The fact that Snouck Hurgronje spent his time in Mecca as a convert to Islam has been criticized by some as "treachery and knavery." For instance the right-wing late Pakistani civil servant and Ambassador of Pakistan to the Netherlands in 1962, Qudrat Ullah Shahab, goes so far in his autobiography as to insinuate:

"A clear example of a group of Dutch Orientalists which, through their misleading statements and thoughts in the garb of knowledge and wisdom, played a conspicuous role in distorting the features of Islam and Muslims, in causing prejudice against Islam in the minds of the Westerners and in serving as an authority for some amongst the Muslims who suffer from inferiority complex, is that of C. Snouck Hurgronje. This gentleman was a professor of Oriental studies at Leiden University. In 1884 he spent six months in Jeddah and then went on to live in Mecca for six more months by adopting a fake Islamic name. The entry of Non-Muslims is prohibited within the precincts of the Haram [Mecca]. Yet the worthy Professor lived there under the false disguise of a Muslim and composed his German book "Mekka" (2 volumes) on the way of life of the Meccan Muslims. He had already authored a Dutch book on the Hajj called 'Het Mekkaansche Feest'. It is an exercise in futility to seek good will, empathy and fairness in the intentions of those who set about to explore the ceremonies of Islam and the conditions of the Muslims, wrapped in the garb of treachery and knavery. Such writings have resulted in creating the Dutch mental-image of Muslims as poly-haremic, licentious, barbaric and mis-managers."

According to L.I. Graf, there was no other possibility for Snouck Hurgronje to be admitted to Mecca without becoming a practicing Muslim:

"Wel bestond voor SH natuurlijk geen andere mogelijkheid toegang tot Mekka te krijgen dan door den moslims een moslim te worden."

i.e. "However for Snouck Hurgronje, of course, there was no other way to gain access to Mecca than by becoming a Muslim"

David Samuel Margoliouth, reminding people of the predicament of non-Muslim observers of the Meccan annual pilgrimage in the nineteenth century, makes the following remark:

"It is asserted that the number of the former [read: Europeans] who have succeeded in witnessing the pilgrimage and returning to tell the tale is small compared with that of those who have sacrificed their lives in the attempt; and those who have accomplished the task safely have in most cases done so by the exercise of great cunning and ingenuity."

This is seconded by Arthur Jeffery in following terms:

"Reliable authorities have told us in regard to Mecca, that hardly a pilgrimage season passes without somebody being done to death on the suspicion of being a Christian in disguise."

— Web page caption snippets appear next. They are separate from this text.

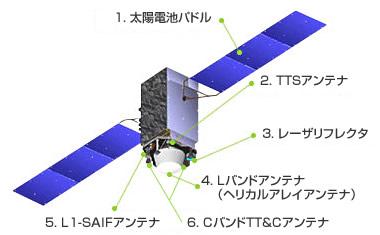 GPS衛星 みちびき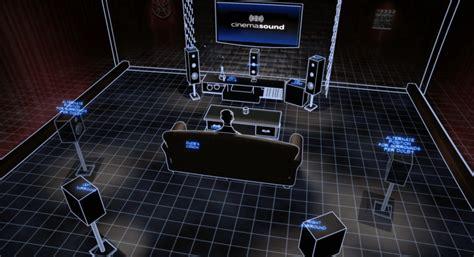 surround sound   speaker placement cinema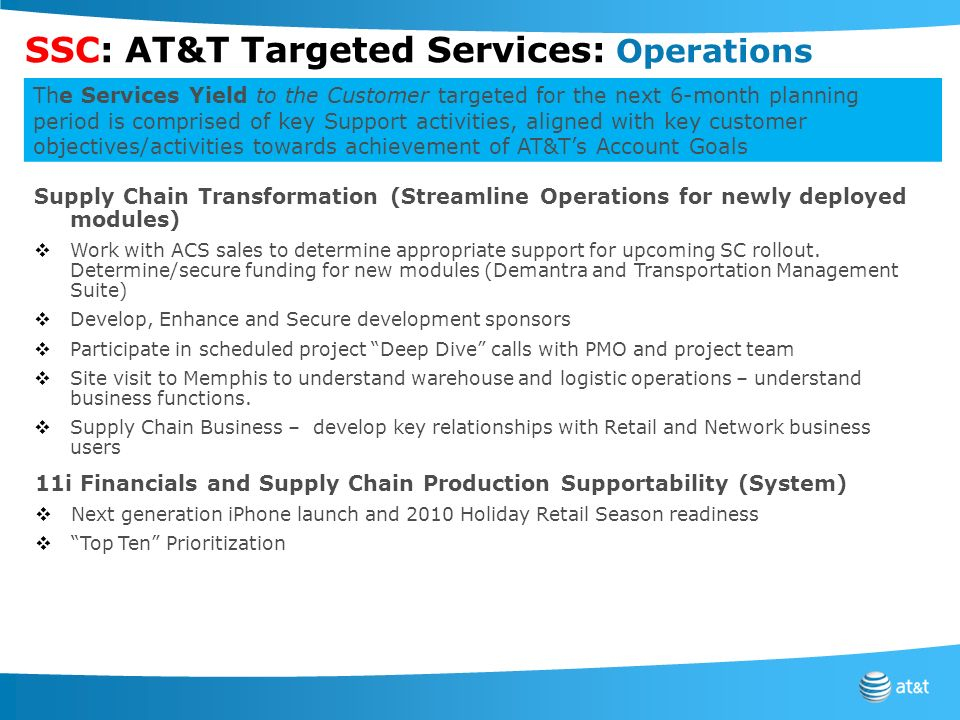 SSC: AT&T Targeted Services: Operations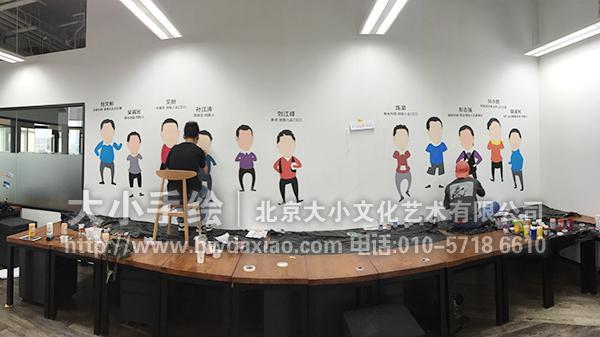 漫画人物 天使投资 卡通漫画墙绘 办公室手绘墙 创意墙绘 会议室彩绘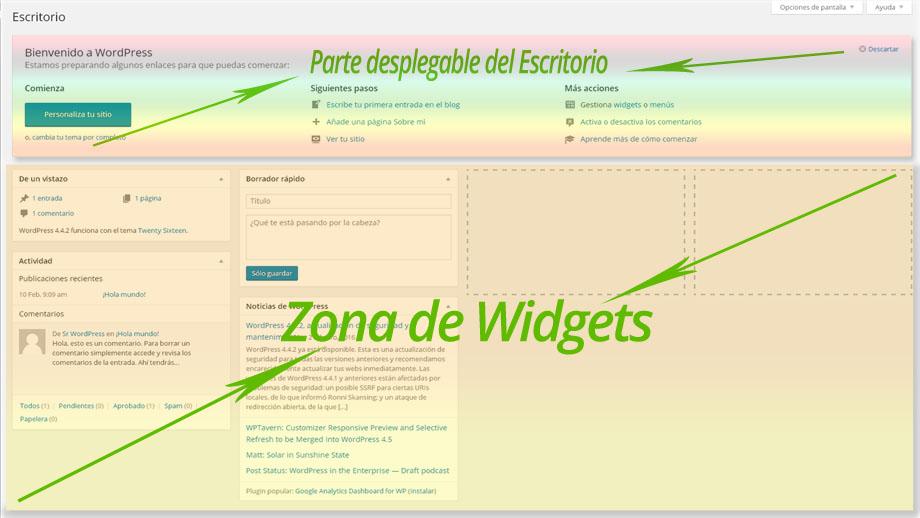 zonas_area_trabajo_wp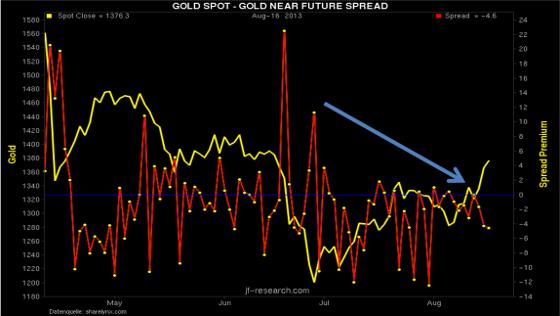 gold25_grafik4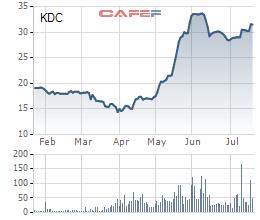 Tập đoàn Kido báo lãi 6 tháng đạt 130 tỷ đồng, quý 3 sẽ ra mắt thương hiệu bánh trung thu Kingdom - Ảnh 2.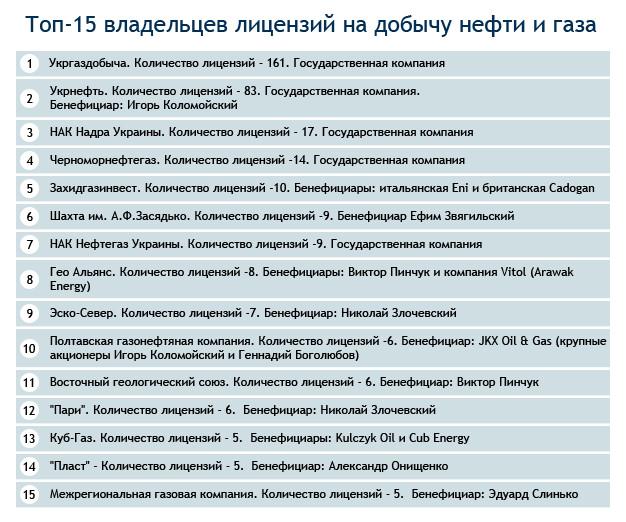 ТОП-15 Коррупционеров или Газовые шейхи Украины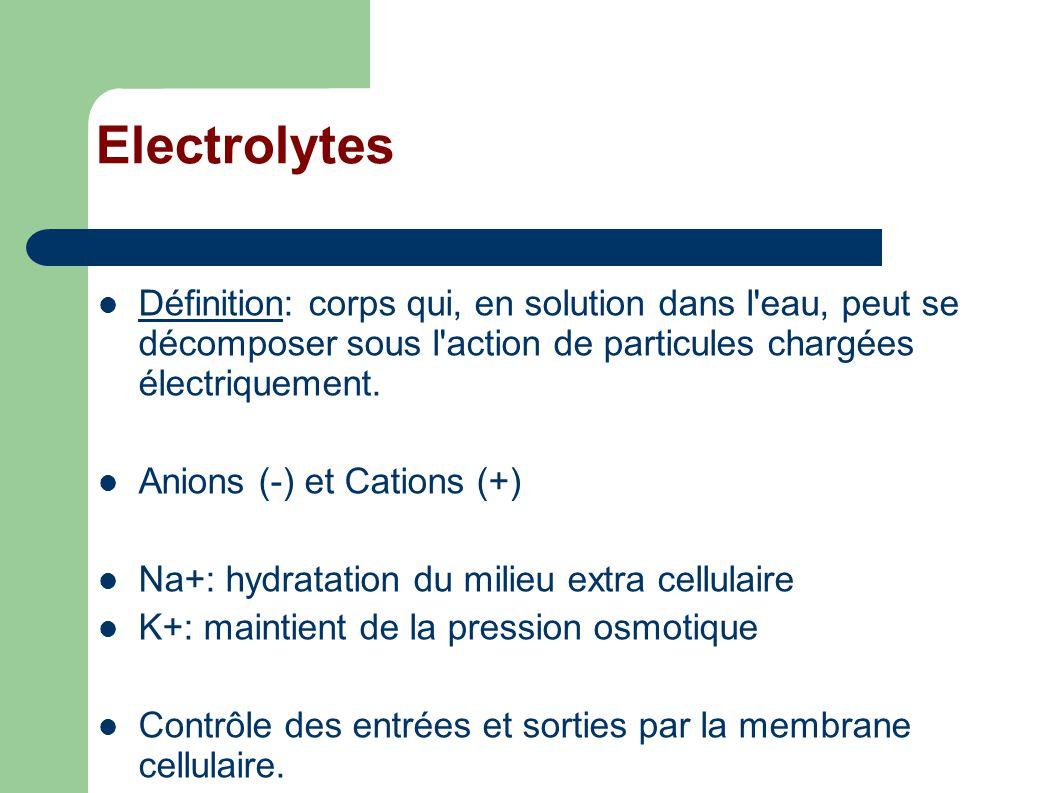 Electrolytes Définition: corps qui, en solution dans l eau, peut se décomposer sous l action de particules chargées électriquement.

To further add to the controversy of Hurgronje's cultural appropriation to immorally gain access to a sacred site to perpetuate colonial interests, was his own racist remarks, “HE MAY HAVE AS MUCH SYMPATHY FOR ISLAM AND ITS BELIEVERS AS HE LIKES, BUT MOST OF THE TIME HIS [I.E. THE ORIENTALIST’S] ASSURANCES WILL BE MET WITH MISTRUST IN THIS REMOTE PLACE (MECCA) WITH THE MOST NARROW OF MINDS.” Despite adopting the Arab name, “Abdul-Gaffar” Hurgronje still had the caucasity to consider Arabs as narrow-minded.

Dar al-Islam Vs. Dar al-Harb 
After the Indian Mutiny of 1857 in which Muslims of India played a predominant role, the British tasked a civil servant, William Wilson Hunter, to submit a report on whether the Indian Muslims were "bound in Conscience to rebel against the Queen"? W.W. Hunter completed his report which subsequently became an influential work titled The Indian Musalmans. In it, W.W. Hunter advanced the pragmatic view that a religious argument, or fatwa, could be used in favor of Her Majesty's Government as much as against it.

He wrote:  "The Law Doctors of Northern Hindustan set out by tacitly assuming that India is a Country of the Enemy [Dar al-Harb], and deduce therefrom that religious rebellion is uncalled for. The Calcutta Doctors [i.e. Islamic clerics] declare India to be a Country of Islam [Dar al-Islam], and conclude that religious rebellion is therefore unlawful. This result must be accepted as alike satisfactory to the well-to-do Muhammadans, whom it saves from the peril of contributing to the Fanatic Camp on our Frontier, and gratifying to ourselves, as proving that the Law and the Prophets can be utilized on the side of loyalty as well as on the side of sedition."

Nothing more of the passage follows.